If you cannot leave the house — if you are already confined — your priority becomes communication. If you have any device with internet, message someone outside. The collective can sometimes help arrange for someone to come to you, but this is risky and depends heavily on your specific city and circumstances.
Police, hospitals, and the state
This is the hardest part of this page to write honestly.
The Iraqi police are not a reliable resource for queer people fleeing honor violence. In some districts, individual officers will help. In others, officers will return you to your family or arrest you under one of the morality-related charges. Do not call the police as your first move. If you must interact with police — for instance, after a violent attack — go with a community member if possible, and frame the violence as criminal assault without mentioning queer identity.
Hospitals will treat injuries without asking why. If you are hurt, go to a hospital. Tell them you were attacked by an unknown person on the street. Most emergency departments will treat you and not press for details.
The Kurdish Region (Erbil, Sulaymaniyah, Duhok) has a slightly different legal and policing environment than the rest of Iraq. It is not safe for queer people in any positive sense, but the practical risk is sometimes lower for fleeing women. Some queer Iraqis have used Erbil or Sulaymaniyah as a transition point.
Asylum — the honest picture
Many queer Iraqis ask about asylum abroad. Here is what we have learned:
Asylum is real, possible, and very difficult. The countries with established queer asylum processes (Germany, Netherlands, Sweden, Canada, Australia, US — though US is increasingly closed) require you to:
- Physically reach their territory or an embassy in a third country. This is the hardest part. Most asylum cannot be applied for from inside Iraq.
- Make a credible case that you are queer and that returning to Iraq would mean serious persecution. This requires evidence, witnesses, and consistent testimony over many interviews.
- Wait. The asylum process takes months to years. You will be in legal limbo, often without permission to work, during this time.
Most queer Iraqis who escape go through:
- Turkey — most accessible by land, but increasingly hostile to refugees. UNHCR processing is slow.
- Jordan or Lebanon — possible but limited queer-affirming infrastructure.
- Direct flight to Germany or Northern Europe with a visa, then claiming asylum on arrival. This requires getting a visa, which is itself difficult.
The collective has connections to a small number of organizations abroad that help with the asylum process. We do not list them here for their safety. If you are seriously considering this path, reach out, and we will share what we can.
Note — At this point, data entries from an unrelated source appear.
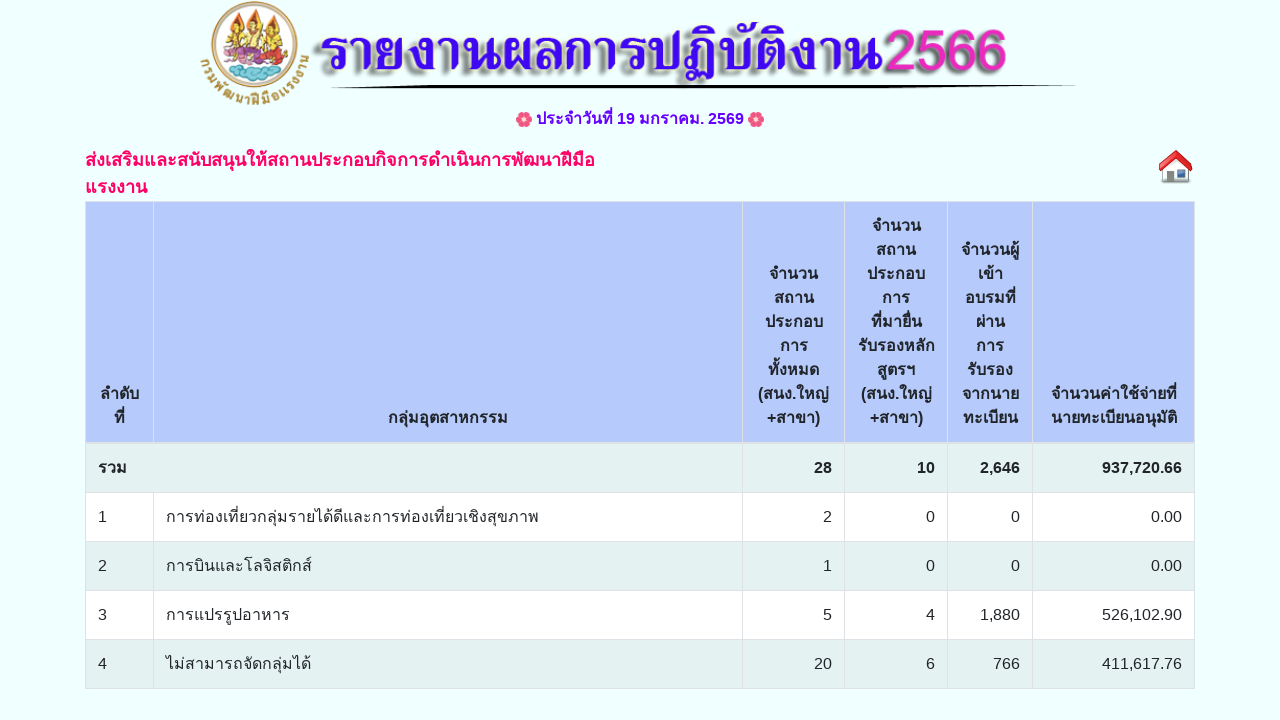

--- FILE ---
content_type: text/html; charset=TIS-620
request_url: http://idev.dsd.go.th/~train66/cluster.php?dep=61
body_size: 2030
content:

<!doctype html>
<html>
<head>
<meta charset="tis-620">
<title>รายงานผลการดำเนินงาน </title>
<meta name="viewport" content="width=device-width,initial-scale=1.0">
<link rel="stylesheet" href="https://stackpath.bootstrapcdn.com/bootstrap/4.4.1/css/bootstrap.min.css">
<style type="text/css">
body {
	background-image: url(soft_bright_blue_background-other.jpg);
}
</style>
<script type="text/javascript">
function MM_preloadImages() { //v3.0
  var d=document; if(d.images){ if(!d.MM_p) d.MM_p=new Array();
    var i,j=d.MM_p.length,a=MM_preloadImages.arguments; for(i=0; i<a.length; i++)
    if (a[i].indexOf("#")!=0){ d.MM_p[j]=new Image; d.MM_p[j++].src=a[i];}}
}
function MM_swapImgRestore() { //v3.0
  var i,x,a=document.MM_sr; for(i=0;a&&i<a.length&&(x=a[i])&&x.oSrc;i++) x.src=x.oSrc;
}
function MM_findObj(n, d) { //v4.01
  var p,i,x;  if(!d) d=document; if((p=n.indexOf("?"))>0&&parent.frames.length) {
    d=parent.frames[n.substring(p+1)].document; n=n.substring(0,p);}
  if(!(x=d[n])&&d.all) x=d.all[n]; for (i=0;!x&&i<d.forms.length;i++) x=d.forms[i][n];
  for(i=0;!x&&d.layers&&i<d.layers.length;i++) x=MM_findObj(n,d.layers[i].document);
  if(!x && d.getElementById) x=d.getElementById(n); return x;
}

function MM_swapImage() { //v3.0
  var i,j=0,x,a=MM_swapImage.arguments; document.MM_sr=new Array; for(i=0;i<(a.length-2);i+=3)
   if ((x=MM_findObj(a[i]))!=null){document.MM_sr[j++]=x; if(!x.oSrc) x.oSrc=x.src; x.src=a[i+2];}
}
</script>
  <style type="text/css">a {
      text-decoration: none}
	  

article {
  max-height: 6em;
}


    </style>
</head>

<body onLoad="MM_preloadImages('j4.png')">

<div class="container-fluid">
	<div class="row">
		<div class="col-md-12 text-center">
			<img src="dd0100.png" class="img-fluid" width="940" height="102"  alt=""/>
		</div>
	</div>
	<div class="row">
		<div class="col-md-12 text-center">
			<p style="text-align: center"><img src='0799.png' width='16px'> <strong><span style="color: #6600ff; font-size: 16px;">ประจำวันที่ 19 มกราคม. 2569 </span></strong> <img src='0799.png' width='16px'></p>
		</div>
	</div>
</div>


<div class="container">
	<div class="row">
		<div class="col-md-6 text-lef">
			<span style="color: #ff0066; font-weight:bold; font-size: 18px; text-align: center">ส่งเสริมและสนับสนุนให้สถานประกอบกิจการดำเนินการพัฒนาฝีมือแรงงาน</span>
		</div>
		<div class="col-md-6 text-right">
			<a href='http://idev.dsd.go.th/~train66/indexdetaildsdall.php'><img width='40px'src=' http://119.13.28.169/~poor/osa_home.png'></a>
		</div>
	</div>
</div>



<div class="container">
		<div class="table-responsive">
			

<table class="table table-bordered table-striped table-hover" width="890" border="1" align="center" cellpadding="10" cellspacing="10" style="border:1px solid black;border-collapse:collapse;" align='center'>
<thead>


  <tr>
    <th width="10" bgcolor="#b6cbfc" style="text-align: center"><strong>ลำดับที่</strong></th>
    <th width="550" bgcolor="#b6cbfc" style="text-align: center"><strong>กลุ่มอุตสาหกรรม</strong></th>
    <th width="50" bgcolor="#b6cbfc" style="text-align: center"><strong>จำนวนสถานประกอบการ<br>ทั้งหมด<br>(สนง.ใหญ่ 
+สาขา)</strong></th>
    <th width="50" bgcolor="#b6cbfc" style="text-align: center"><strong>จำนวนสถานประกอบการ<br>ที่มายื่นรับรองหลักสูตรฯ <br>
(สนง.ใหญ่ 
+สาขา)</strong></th>
    <th width="80" bgcolor="#b6cbfc" style="text-align: center"><strong>จำนวนผู้เข้าอบรมที่ผ่าน
การรับรองจากนายทะเบียน</strong></th>
	    <th width="150" bgcolor="#b6cbfc" style="text-align: center"><strong>จำนวนค่าใช้จ่ายที่นายทะเบียนอนุมัติ</strong></th>

  </tr>
  </thead>
  <tr bgcolor='yellow'>
				<td colspan='2'><strong>รวม</strong><td align='right'><strong>28</strong></td><td align='right'><strong>10</strong></td><td align='right'><strong>2,646</strong></td><td align='right'><strong>937,720.66</strong></td>
</tr>



    <tr bgcolor='#FFFFFF'>
				<td >1</td><td >การท่องเที่ยวกลุ่มรายได้ดีและการท่องเที่ยวเชิงสุขภาพ</td><td align='right'>2</td><td align='right'>0</td><td align='right'>0</td><td align='right'>0.00</td>
</tr>
<tr bgcolor='#d5edf4'>
				<td >2</td><td >การบินและโลจิสติกส์</td><td align='right'>1</td><td align='right'>0</td><td align='right'>0</td><td align='right'>0.00</td>
</tr>
<tr bgcolor='#FFFFFF'>
				<td >3</td><td >การแปรรูปอาหาร</td><td align='right'>5</td><td align='right'>4</td><td align='right'>1,880</td><td align='right'>526,102.90</td>
</tr>
<tr bgcolor='#d5edf4'>
				<td >4</td><td >ไม่สามารถจัดกลุ่มได้</td><td align='right'>20</td><td align='right'>6</td><td align='right'>766</td><td align='right'>411,617.76</td>
</tr>

 

</table>
</div>
</div>




<script src="https://cdnjs.cloudflare.com/ajax/libs/jqueryui/1.12.1/jquery-ui.min.js"></script>
    <script src="https://cdn.jsdelivr.net/npm/popper.js@1.16.0/dist/umd/popper.min.js"></script>
		<script src="js/jquery.floatThead.min.js"></script>
        <script src="https://stackpath.bootstrapcdn.com/bootstrap/4.4.1/js/bootstrap.min.js"></script>
</body>
</html>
A note: Not everyone wants to leave Iraq. Many of us have family, friends, language, and home here, and the cost of leaving is enormous. Asylum is one option, not the only option. Some people find safety inside Iraq through community networks. We will not push you in either direction.
After surviving
If you have survived a serious incident — physical violence, a forced marriage attempt, a flight from home — the days and weeks after are also dangerous.
- Family searches. Your family will likely look for you. They may use private investigators, contact your friends, monitor social media, or try to track you through your phone.
- Trauma. What you have just survived will not feel real for some time, and then it will feel too real. This is normal. Find someone to talk to.
- Practical needs. Food, shelter, money, ID. Community can help with some of this.
The collective can help with: safe-house referrals (limited), connecting you with community in your destination city, mental health support, and asylum guidance. We cannot offer money beyond emergency-level help, and we cannot offer legal services.
A closing note
Reading this page is itself a form of safety planning. Most people do not plan because they think it cannot happen to them, or because thinking about it is too painful. If you have made it to the bottom of this page, you have done something brave and important.
You deserve safety. You deserve to live. The violence done to queer Iraqis is not your fault and not your shame. We are here.